Written instruction:
Return, unchanged, the part of the material that opens with the line containing "How much distance" and runs through the end of the material.

Exercise data:
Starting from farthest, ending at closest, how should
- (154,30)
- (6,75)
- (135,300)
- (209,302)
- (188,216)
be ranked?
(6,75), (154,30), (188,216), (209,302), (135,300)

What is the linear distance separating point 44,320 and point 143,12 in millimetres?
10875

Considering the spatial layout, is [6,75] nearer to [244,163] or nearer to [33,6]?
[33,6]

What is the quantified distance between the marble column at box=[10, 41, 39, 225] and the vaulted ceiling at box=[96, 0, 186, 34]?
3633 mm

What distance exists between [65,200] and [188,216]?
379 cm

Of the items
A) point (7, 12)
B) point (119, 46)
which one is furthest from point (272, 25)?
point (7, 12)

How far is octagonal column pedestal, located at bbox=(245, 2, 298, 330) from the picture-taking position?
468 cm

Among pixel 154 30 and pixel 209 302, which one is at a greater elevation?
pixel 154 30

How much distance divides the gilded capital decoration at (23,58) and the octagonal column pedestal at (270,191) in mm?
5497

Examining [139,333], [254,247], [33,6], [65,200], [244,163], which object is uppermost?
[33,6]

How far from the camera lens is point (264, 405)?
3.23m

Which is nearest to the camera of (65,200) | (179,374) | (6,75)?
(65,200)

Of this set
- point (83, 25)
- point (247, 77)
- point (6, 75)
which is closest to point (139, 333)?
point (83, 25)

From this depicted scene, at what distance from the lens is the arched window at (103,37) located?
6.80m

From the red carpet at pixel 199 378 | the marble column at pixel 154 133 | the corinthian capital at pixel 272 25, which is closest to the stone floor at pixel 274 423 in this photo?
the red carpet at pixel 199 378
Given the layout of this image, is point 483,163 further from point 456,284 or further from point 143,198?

Finished task:
How much distance divides the gilded capital decoration at (23,58) and the octagonal column pedestal at (270,191) in mm?
5497

Examining [139,333], [254,247], [33,6], [65,200], [244,163], which object is uppermost?
[33,6]

How far from the camera lens is point (264, 405)?
3.23m

Which is nearest to the camera of (65,200) | (179,374) | (6,75)?
(65,200)

Of this set
- point (83, 25)
- point (247, 77)
- point (6, 75)
which is closest to point (139, 333)?
point (83, 25)

From this depicted scene, at what distance from the lens is the arched window at (103,37) located?
6.80m

From the red carpet at pixel 199 378 | the marble column at pixel 154 133 | the corinthian capital at pixel 272 25, which is closest to the stone floor at pixel 274 423 in this photo?
the red carpet at pixel 199 378
Given the layout of this image, is point 483,163 further from point 456,284 or further from point 143,198?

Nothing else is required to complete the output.